____ PASSAGE FOR REVIEW

In her submission to MPs, she claims regardless of the type of work that requests funding, all who oppose MAID should not get subsidies for worker salaries. 

"If it is to mow the lawn, that work gives sustenance to the group’s harmful mandate and activities," penned the executive director.

According to an Angus Reid poll published last March, support for MAID fell from 56% to 31% when offered to people with irredeemable mental illness. Parliament hastily passed legislation in March 2023 to delay that expansion of MAID, which will enter into effect on March 17, 2024.

Most Canadians support Ottawa's first two iterations of the legislation that include those expected to die in the "reasonably foreseeable future" and those in "an advanced state of irreversible decline," excluding mental illness.

According to Blacklock’s Reporter, Arthur also comes from the same group that successfully lobbied for the denial of funding to pro-life employers.

Since 2017, the Department of Employment required employers to proclaim "the right to access safe and legal abortions" by signing a government oath later struck by legal challenges.

Instead, the department chose to disqualify employers who "promote, foster or actively support intolerance, discrimination or prejudice," according to the Applicant Guide. The federal government did not define the terms, reported Blacklock’s Reporter.

________

- _TASKS_
[A] List each passage that the MAID funding article puts in quotation marks.
[B] Recast the paragraph of the MAID funding article that begins "According to an Angus Reid poll" as a short bulleted list that keeps its main facts.
[C] Please carry the MAID funding article forward with a few sentences that pick up after its final sentence.
The lines after this point come from a different source than the MAID funding article.

____ SUPPLIED DATA

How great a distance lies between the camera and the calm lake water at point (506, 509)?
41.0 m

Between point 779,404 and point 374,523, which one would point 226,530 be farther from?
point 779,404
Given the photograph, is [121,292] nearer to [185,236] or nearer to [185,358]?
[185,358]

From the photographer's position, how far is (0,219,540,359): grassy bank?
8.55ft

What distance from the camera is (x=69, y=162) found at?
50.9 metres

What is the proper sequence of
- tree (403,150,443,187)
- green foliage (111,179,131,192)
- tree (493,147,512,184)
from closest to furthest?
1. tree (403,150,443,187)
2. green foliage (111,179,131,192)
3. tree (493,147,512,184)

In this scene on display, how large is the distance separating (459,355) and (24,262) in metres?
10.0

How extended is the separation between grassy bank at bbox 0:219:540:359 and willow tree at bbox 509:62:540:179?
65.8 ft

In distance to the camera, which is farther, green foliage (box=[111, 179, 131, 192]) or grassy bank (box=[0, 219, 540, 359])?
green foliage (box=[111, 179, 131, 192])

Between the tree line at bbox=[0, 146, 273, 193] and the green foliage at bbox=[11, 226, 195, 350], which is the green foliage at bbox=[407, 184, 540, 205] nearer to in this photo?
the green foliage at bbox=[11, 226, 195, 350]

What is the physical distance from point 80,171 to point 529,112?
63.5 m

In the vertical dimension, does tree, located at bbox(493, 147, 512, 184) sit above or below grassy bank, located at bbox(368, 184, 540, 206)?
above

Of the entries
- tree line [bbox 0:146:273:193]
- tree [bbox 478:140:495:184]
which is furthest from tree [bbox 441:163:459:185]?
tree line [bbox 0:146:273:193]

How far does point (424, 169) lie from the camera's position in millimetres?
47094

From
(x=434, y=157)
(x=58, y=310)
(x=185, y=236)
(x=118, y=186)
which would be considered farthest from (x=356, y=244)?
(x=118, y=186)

________
____ SUPPLIED DATA

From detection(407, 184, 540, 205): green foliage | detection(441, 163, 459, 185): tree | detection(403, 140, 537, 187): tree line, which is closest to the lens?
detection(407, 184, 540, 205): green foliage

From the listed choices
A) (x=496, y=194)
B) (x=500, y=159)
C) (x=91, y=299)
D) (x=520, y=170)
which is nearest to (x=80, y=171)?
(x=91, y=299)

________
____ SUPPLIED DATA

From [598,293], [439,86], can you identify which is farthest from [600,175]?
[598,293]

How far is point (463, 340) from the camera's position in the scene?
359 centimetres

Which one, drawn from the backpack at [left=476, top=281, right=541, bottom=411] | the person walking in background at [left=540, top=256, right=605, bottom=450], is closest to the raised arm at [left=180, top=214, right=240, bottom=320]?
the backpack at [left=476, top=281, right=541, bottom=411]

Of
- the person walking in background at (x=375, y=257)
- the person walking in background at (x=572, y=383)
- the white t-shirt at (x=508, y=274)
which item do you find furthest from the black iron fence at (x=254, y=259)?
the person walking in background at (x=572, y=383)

________

- _SOLVED TASKS_
[A]
- "If it is to mow the lawn, that work gives sustenance to the group’s harmful mandate and activities"
- "reasonably foreseeable future"
- "an advanced state of irreversible decline"
- "the right to access safe and legal abortions"
- "promote, foster or actively support intolerance, discrimination or prejudice"

[B]
- An Angus Reid poll published last March found support for MAID dropped from 56% to 31% when it was offered to people with irredeemable mental illness.
- In March 2023, Parliament hastily passed legislation delaying that expansion of MAID.
- The expansion will take effect on March 17, 2024.

[C]
"My understanding is the changes put in place in December 2018 still have the same basic effect as the original attestation," said Arthur. 

The Commons human resources committee is reviewing management of the Canada Summer Jobs programs. Christian employers continue to be disqualified regardless of the reasons they hire students, church petitioners earlier wrote MPs.

The closed-door values screening has earned widespread condemnation from the Evangelical Fellowship of Canada, who attributed its case-by-case assessment of applications to "ideological screening."

"We have heard from enough faith-based groups that we are concerned these are not just isolated incidents," they said.

The Canadian Centre for Christian Charities said it also had evidence of "different treatment for religious charities" compared to other employers.